Дороги товарищей
Шрифт:
— Буду стараться, Настасья Кирилловна.
— В ближайшие дни они поймут, что сведения твои — точные, и еще больше проникнутся к тебе доверием. Запомни, что только ради этого партизаны идут на жертву. Люди дороже всего. Людей мы должны спасти. Не спасем — нам не простят.
— Будем спасать, Настасья Кирилловна.
— Хочу предупредить: случилось самое страшное. Есть сведения, что один человек, которого подготовили для подпольной работы в тылу, предал Родину. Он может знать кое-кого из нас. Меня, например. Тебя он не знает. Тебя никто не знает, кроме меня. Будь уверен.
— Что же тогда? — спросил он.
— Тогда ты сам найдешь способ передать список в нужные руки.
— Ясно, — сказал Аркадий и, помолчав, прошептал: — Вы боитесь провала?
— Нет. Я говорю на всякий случай. Учитывать надо все. Искать будут мужчину, сапожника дядю Васю.
…Отец разбудил Аркадия рано утром.
— Собрание сегодня, — сказал он.
— Какое еще собрание? — недовольно пробормотал Аркадий.
— Ну, сбор полицаев. Смотр.
— К черту, я спать хочу.
— Ты с ума спятил! Вставай.
— Говорят, спать хочу. Приду позже. Подождут.
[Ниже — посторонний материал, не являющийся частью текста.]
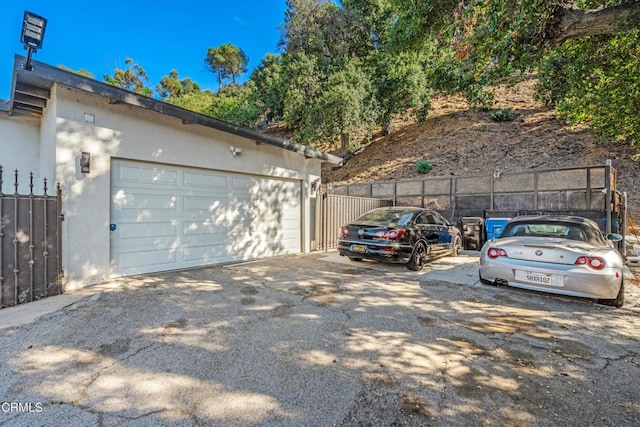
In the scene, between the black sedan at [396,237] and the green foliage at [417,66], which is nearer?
the green foliage at [417,66]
— Или силу ты взял, или попадет тебе, — покачал головой отец. — Пеняй на себя.
Аркадий перевернулся на другой бок и сделал вид, что уснул.
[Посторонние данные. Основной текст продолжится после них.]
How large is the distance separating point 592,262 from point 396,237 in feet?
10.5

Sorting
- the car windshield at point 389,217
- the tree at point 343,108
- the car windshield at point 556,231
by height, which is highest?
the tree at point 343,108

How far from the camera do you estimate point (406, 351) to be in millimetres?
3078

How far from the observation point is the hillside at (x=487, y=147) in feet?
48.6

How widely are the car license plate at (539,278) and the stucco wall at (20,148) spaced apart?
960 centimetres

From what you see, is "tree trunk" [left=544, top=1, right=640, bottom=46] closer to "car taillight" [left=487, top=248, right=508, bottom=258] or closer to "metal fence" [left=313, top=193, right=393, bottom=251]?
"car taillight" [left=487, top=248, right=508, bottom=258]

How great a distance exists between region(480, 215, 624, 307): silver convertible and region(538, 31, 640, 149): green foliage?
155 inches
Отец потоптался возле кровати, вышел на улицу.
Аркадий открыл глаза, пощупал забинтованное место: рука болела.
«Только бы не выйти из строя», — подумал он.
Знал — сейчас придется разговаривать с матерью. Вечером она спросила, что у него с рукой. Ответил: «Утром, мама, утром».
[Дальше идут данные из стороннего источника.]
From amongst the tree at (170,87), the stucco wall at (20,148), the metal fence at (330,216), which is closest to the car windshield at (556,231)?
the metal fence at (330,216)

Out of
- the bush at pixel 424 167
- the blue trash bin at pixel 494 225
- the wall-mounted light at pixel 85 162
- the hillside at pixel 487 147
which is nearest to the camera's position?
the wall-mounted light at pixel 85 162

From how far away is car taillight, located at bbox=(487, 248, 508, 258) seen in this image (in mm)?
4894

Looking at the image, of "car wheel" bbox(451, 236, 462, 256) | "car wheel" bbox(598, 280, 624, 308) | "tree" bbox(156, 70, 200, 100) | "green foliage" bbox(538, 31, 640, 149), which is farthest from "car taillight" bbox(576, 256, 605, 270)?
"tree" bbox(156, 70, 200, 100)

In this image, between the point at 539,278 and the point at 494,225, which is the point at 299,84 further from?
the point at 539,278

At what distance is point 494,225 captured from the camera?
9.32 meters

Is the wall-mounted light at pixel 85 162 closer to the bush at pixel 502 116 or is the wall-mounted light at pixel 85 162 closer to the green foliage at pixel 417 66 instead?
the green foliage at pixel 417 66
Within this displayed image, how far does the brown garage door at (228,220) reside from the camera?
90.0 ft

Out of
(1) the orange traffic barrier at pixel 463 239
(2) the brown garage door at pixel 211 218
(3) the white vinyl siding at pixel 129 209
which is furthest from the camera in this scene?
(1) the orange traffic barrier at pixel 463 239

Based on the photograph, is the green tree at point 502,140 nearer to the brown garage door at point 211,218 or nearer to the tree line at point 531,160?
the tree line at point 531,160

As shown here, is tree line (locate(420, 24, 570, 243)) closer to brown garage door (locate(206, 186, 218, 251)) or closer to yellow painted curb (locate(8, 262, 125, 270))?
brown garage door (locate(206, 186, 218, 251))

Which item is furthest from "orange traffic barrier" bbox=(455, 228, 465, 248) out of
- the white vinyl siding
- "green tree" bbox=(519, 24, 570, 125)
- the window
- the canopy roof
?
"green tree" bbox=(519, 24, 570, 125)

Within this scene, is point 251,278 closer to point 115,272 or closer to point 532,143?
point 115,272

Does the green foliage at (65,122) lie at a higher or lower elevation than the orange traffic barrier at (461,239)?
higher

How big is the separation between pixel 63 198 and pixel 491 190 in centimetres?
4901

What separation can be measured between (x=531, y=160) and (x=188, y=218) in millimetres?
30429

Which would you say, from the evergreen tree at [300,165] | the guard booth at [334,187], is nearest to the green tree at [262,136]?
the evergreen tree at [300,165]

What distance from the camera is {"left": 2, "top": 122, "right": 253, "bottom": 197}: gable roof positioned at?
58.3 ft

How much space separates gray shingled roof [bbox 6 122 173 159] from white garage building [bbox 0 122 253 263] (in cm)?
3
Впрочем, объяснить, что с рукой, — легко. Труднее ответить, если спросит: «Где работаешь, сынок?»
Мать спросила, когда он встал:
— И ты уходишь, Аркадий?
— Да, надо сходить, мама, — бодро отозвался Аркадий. — Предлагали мне тут одно дельце… в общем, я тебе объясню все после.
— Руку-то поранили или зашиб? — тихо спросила мать, печально опустив голову.
— Ну кто же меня мог поранить! — весело воскликнул Аркадий и обнял мать здоровой рукой. — Поскользнулся и упал… да на стекло. Ты не беспокойся… — так, царапина. Мне и не больно. Во, смотри. — Он сжал и разжал кулак, поднял и опустил раненую руку.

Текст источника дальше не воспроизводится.